A revised oath of citizenship that will require new Canadians to faithfully observe the country’s treaties with Indigenous people is nearly complete.
The proposed new text was put to focus groups held by Immigration, Refugees and Citizenship Canada in March, following months of consultation by departmental officials.
It reads: “I swear (or affirm) that I will be faithful and bear true allegiance to Her Majesty Queen Elizabeth II, Queen of Canada, her heirs and successors, and that I will faithfully observe the laws of Canada including treaties with Indigenous Peoples, and fulfil my duties as a Canadian citizen.”
The language comes from the 94th and final recommendation of the Truth and Reconciliation Commission, which examined the legacy of Canada’s residential schools.
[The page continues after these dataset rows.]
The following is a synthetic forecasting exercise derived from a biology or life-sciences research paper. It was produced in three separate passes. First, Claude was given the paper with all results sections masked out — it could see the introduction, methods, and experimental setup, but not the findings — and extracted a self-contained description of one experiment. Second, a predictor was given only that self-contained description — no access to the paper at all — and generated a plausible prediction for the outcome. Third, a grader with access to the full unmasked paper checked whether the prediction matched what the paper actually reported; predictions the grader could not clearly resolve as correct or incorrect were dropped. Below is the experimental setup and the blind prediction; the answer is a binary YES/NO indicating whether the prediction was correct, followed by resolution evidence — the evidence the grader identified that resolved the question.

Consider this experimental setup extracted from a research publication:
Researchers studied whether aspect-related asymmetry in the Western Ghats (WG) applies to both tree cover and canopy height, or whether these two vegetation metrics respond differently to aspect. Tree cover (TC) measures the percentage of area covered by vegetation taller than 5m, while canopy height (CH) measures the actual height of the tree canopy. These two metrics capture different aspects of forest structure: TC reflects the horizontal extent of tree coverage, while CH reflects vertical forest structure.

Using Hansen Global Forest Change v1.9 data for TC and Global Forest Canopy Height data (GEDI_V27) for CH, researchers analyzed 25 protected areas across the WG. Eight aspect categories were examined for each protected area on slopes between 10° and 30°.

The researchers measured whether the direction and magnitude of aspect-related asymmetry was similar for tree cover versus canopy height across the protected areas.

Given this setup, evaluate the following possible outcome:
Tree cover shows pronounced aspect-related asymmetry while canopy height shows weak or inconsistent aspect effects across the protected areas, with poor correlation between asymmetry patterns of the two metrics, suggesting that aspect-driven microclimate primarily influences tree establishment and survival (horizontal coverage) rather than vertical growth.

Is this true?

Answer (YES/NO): NO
Implementing that recommendation was one of the tasks given to Immigration Minister Ahmed Hussen when he was sworn into his portfolio in January 2017, but work on it began soon after the commission delivered its recommendations in late 2015, briefing notes for the minister suggest.
Focus groups mixed on proposed changes
The notes, obtained by The Canadian Press under the Access to Information Act, show the government also wants to modify the script delivered by those who preside over citizenship ceremonies. The proposed notes say the script should refer to ceremonies on traditional territories, and include remarks on the history of Indigenous people.
When it comes to the oath, the inclusion of a reference to treaties is the only proposed change.
Changing the wording requires a legislative amendment to the Citizenship Act. The Liberals are in the process of overhauling the act in a bid to make citizenship easier to obtain.
When the proposed text was put to focus groups composed of both recent immigrants and longtime Canadian residents, reaction was generally positive, according to a report posted online by the Immigration Department this week.